A Snowfall Poem

We have had a snowy January here in Nebraska. Yesterday, I even got stuck for a handful of minutes while trying to visit my sister. The slush is piled up everywhere, and my car is pretty low to the ground. Luckily I almost made it to her driveway before the terrible, icy mush tried to lure my tires with its siren call. My sister dug me out. Then she pushed my car and I made it onto the street. All the while, my son was yelling “aunty?” from the back seat. Adorable.

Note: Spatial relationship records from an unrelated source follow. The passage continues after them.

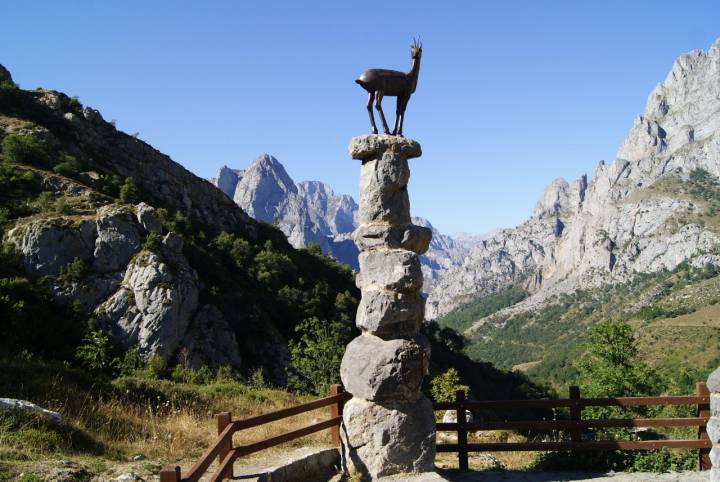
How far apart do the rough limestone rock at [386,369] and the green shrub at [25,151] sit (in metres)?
42.1

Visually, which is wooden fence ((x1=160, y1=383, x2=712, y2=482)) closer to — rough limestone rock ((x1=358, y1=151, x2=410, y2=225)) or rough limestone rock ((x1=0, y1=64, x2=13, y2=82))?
rough limestone rock ((x1=358, y1=151, x2=410, y2=225))

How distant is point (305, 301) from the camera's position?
170 ft

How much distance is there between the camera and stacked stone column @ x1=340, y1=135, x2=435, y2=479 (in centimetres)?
907

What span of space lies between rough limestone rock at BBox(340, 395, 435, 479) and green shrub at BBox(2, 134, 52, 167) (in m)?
42.5

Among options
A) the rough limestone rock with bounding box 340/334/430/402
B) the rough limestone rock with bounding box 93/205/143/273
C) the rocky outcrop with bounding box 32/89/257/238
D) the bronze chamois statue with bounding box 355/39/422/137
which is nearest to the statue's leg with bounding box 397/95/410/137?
the bronze chamois statue with bounding box 355/39/422/137

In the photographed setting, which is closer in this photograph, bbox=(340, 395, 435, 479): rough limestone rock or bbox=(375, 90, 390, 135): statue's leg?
bbox=(340, 395, 435, 479): rough limestone rock

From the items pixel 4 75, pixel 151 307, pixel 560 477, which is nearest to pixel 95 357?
pixel 151 307

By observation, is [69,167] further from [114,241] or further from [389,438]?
[389,438]

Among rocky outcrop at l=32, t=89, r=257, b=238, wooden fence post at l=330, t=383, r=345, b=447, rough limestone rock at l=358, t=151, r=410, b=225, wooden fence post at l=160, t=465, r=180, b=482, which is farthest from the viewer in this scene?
rocky outcrop at l=32, t=89, r=257, b=238

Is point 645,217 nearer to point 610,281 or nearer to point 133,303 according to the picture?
point 610,281

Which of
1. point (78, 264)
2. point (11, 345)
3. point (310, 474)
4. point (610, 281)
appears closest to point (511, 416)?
point (78, 264)

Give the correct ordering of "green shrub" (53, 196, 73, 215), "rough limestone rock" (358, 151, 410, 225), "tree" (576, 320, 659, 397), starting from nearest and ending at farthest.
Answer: "rough limestone rock" (358, 151, 410, 225), "tree" (576, 320, 659, 397), "green shrub" (53, 196, 73, 215)

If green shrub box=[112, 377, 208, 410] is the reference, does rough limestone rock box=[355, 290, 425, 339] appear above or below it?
above

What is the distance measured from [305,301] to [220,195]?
2398 centimetres
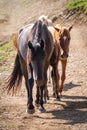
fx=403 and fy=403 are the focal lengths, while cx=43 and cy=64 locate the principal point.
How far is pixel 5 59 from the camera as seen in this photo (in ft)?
49.6

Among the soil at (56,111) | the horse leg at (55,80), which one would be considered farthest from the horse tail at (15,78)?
the horse leg at (55,80)

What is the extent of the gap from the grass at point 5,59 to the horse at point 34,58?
7.80ft

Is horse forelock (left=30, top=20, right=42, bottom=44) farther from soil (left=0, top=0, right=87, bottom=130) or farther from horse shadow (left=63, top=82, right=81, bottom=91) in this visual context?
horse shadow (left=63, top=82, right=81, bottom=91)

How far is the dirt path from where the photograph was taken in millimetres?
7949

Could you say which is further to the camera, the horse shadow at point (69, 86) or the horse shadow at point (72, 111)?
the horse shadow at point (69, 86)

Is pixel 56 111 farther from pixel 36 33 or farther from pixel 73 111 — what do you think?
pixel 36 33

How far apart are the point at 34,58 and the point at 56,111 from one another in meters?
1.62

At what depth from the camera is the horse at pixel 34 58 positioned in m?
7.93

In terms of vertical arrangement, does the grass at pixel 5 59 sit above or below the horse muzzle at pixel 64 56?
below

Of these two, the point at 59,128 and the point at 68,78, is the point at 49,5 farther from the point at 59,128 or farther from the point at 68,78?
the point at 59,128

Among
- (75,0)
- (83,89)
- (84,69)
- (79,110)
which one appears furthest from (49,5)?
(79,110)

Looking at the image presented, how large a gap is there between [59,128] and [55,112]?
1.11m

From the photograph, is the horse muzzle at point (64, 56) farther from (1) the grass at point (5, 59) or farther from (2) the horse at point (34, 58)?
(1) the grass at point (5, 59)

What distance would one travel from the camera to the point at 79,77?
472 inches
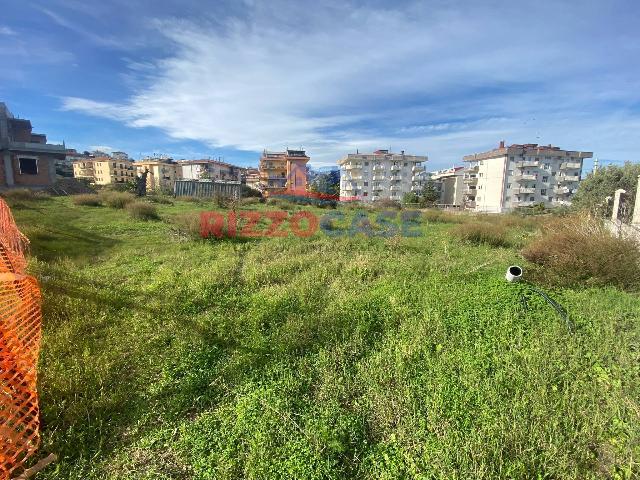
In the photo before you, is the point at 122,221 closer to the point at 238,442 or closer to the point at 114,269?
the point at 114,269

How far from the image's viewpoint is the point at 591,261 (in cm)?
548

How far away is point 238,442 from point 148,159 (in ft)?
236

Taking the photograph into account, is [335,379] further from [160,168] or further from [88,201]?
[160,168]

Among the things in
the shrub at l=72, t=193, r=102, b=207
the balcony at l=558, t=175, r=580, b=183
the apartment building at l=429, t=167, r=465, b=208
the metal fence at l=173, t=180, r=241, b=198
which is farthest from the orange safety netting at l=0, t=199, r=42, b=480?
the balcony at l=558, t=175, r=580, b=183

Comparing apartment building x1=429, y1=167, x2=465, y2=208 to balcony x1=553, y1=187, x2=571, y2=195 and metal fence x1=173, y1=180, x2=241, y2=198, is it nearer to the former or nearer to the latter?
balcony x1=553, y1=187, x2=571, y2=195

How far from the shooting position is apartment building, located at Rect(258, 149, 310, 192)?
5128 centimetres

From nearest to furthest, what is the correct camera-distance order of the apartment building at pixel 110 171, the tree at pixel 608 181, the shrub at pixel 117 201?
1. the shrub at pixel 117 201
2. the tree at pixel 608 181
3. the apartment building at pixel 110 171

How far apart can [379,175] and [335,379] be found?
162 ft

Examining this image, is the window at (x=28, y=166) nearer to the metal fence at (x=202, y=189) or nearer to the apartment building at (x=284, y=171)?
the metal fence at (x=202, y=189)

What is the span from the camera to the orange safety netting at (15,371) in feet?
7.17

When I’m not stuck in the snow, I am writing poems about it. I’ve written an extraordinary number of poems about snow. Something about it fascinates me. It is the most beautiful of all precipitation, so many ways it can capture my heart. For my last post of January, I thought I’d share one of my favorite poems I’ve written about snow.


Fog hangs low among
the trees while snow around
filters down among the green.
I imagine parachutes:

microscopic men and women
in white leotards slowly
descend around the needles
of the trees, nesting softly
in the fallen brown ones.

And then for melting, my mind
is lost in making sense
of parachuting visitors settled
happily before taking leave
of their stations, and behind them
only dewy leaves and sodden earth
is left.
a close-up of some snow

What do you think of the microscopic parachuters? Do you relate to finding wonder in the snowfall?